对生态文明法治建设的界定要在生态文明和法治建设相融合的基础上来理解,生态文明是人类遵循人、自然、社会和谐发展这一客观规律而取得的物质与精神成果的总和。其内涵主要有以下三种观点:一是价值性,即“环境伦理观”,认为生态文明是处理人与自然关系的意识形态;二是工具性,认为生态文明不仅是物质和精神文明,还包含政治文明的发展成果,是人与自然、社会和谐共生的社会形态;三是内容性,即生态文明包括生态行为、生态意识、生态产业、生态制度和生态管理文明五个方面的内容。法治是相对于人治和德治的治国理念,凝聚了诸如自由、正义、民主、良序等社会价值,其权威性高于政府及个人,是维护社会公平公正有序的主要手段,也是一种理想的社会秩序。对法治的诠释主要有“良法善治说”“多层面说”和“基本要义说”三种代表性的观点,第一种观点认为法治包含“良法”和“善治”;第二种观点是从治国理政、良法善治、行为规范、生活方式等层面阐释法治[1];第三种观点是从立法、执法、司法和守法四个层面来诠释法治的基本要义,认为法治包括法律制度、法治体制和法治文化等。生态文明法治建设就是要建立形成一系列法律体系以调节、促进、巩固人与自然、社会和谐共生的社会关系,也是生态文明法治化的动态过程。生态文明法治建设是我国法治社会的重要构成部分,也是实现我国生态文明现实需要的重要保障。在全球生态文明环境恶化的大背景下,建立并完善生态文明法制体系有利于促进我国的社会发展,保障国家利益。

1 习近平生态文明法治理论的思想内涵

习近平法治思想是马克思主义法治思想和中国实践有效融合的时代化产物,是实现法治中国的理论指导和指路明灯,其核心要义就是“十一个坚持”,尤其重点突出人民性、政治性、体系性和实践性。建设“美丽中国”包含生态之美、社会之美和人之美三个层面,生态之美是基于社会之美和人之美,通过建立规范制度约束人的行为最终得以实现的。因此,生态文明法治建设是生态之美的保障,只有建立完善的法律秩序并有效地实施,才能最终保证美丽中国的实现。
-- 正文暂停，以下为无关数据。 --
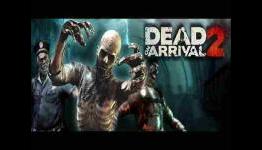 Dead on Arrival 2 Walkthrough [Guide]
习近平生态文明法治理论提出,要加强生态文明建设就必须坚持人与自然和谐共生,坚持绿水青山就是金山银山的发展理念,坚持良好生态环境是最普惠的民生福祉,坚持山水林田湖草生命共同体理念,坚持用最严格制度最严密法治保护生态环境,坚持共谋全球生态文明建设等原则[2]。

习近平生态文明法治思想充分吸收了我国传统文化中儒家的“天人合一”生态思想,道家的“道法自然”生态思想和佛家的“众生平等”生态思想精华,提出了人与自然和谐共生,人与自然是生命共同体的整体生态观,要尊重自然环境发展规律,合理开发利用自然资源。并明确提出生态文明建设关系到中华民族发展大计,要贯彻坚持节约、保护和恢复三措并举的方针,强调依靠制度和法治来保护生态环境,牢固树立法律制度的刚性和权威,管权治吏、护蓝增绿。习近平生态文明法治思想融合“天人合一”的有机整体观,遵循“道”的本性,“以人和天”,坚持敬畏自然的基本理念,坚持遵守客观规律的基本原则,强化风险预防,倡导绿色消费和适度消费,从预防、管控和救济三个维度逐步构建和完善现有的生态环境法律体系,同时重视道德自觉和法治建设二者相辅相成的作用。

马克思主义生态文明法治思想从辩证唯物主义的角度阐述人、社会、自然形成的一般生态系统,深刻诠释了生态环境恶化的社会制度根源。在实践活动中,人是主体,人之外的自然环境是客体,在不断的实践活动中,主体依赖并受制于客体但同时持续发挥主观能动性,实现“主体客体化”;客体在被利用改造的过程中也影响和改变着主体,实现“客体主体化”,二者相互作用使人与自然在实践中形成对立又统一的辩证关系。生态问题归根到底就是社会问题。马克思在《黑格尔法哲学批判》中指出,法是在特定物质生活条件下生产方式和所有制关系的反映,是在生产劳动实践过程中产生的,依靠国家强制力形成的有利于统治阶级利益的社会关系和社会秩序的行为规范体系。马克思主义生态文明法治思想为构建人与自然和谐共处关系,保障人类生存法治条件提供了法律基础,也为保障形成人、社会、自然三者之间的和谐关系提供实际的理论依据。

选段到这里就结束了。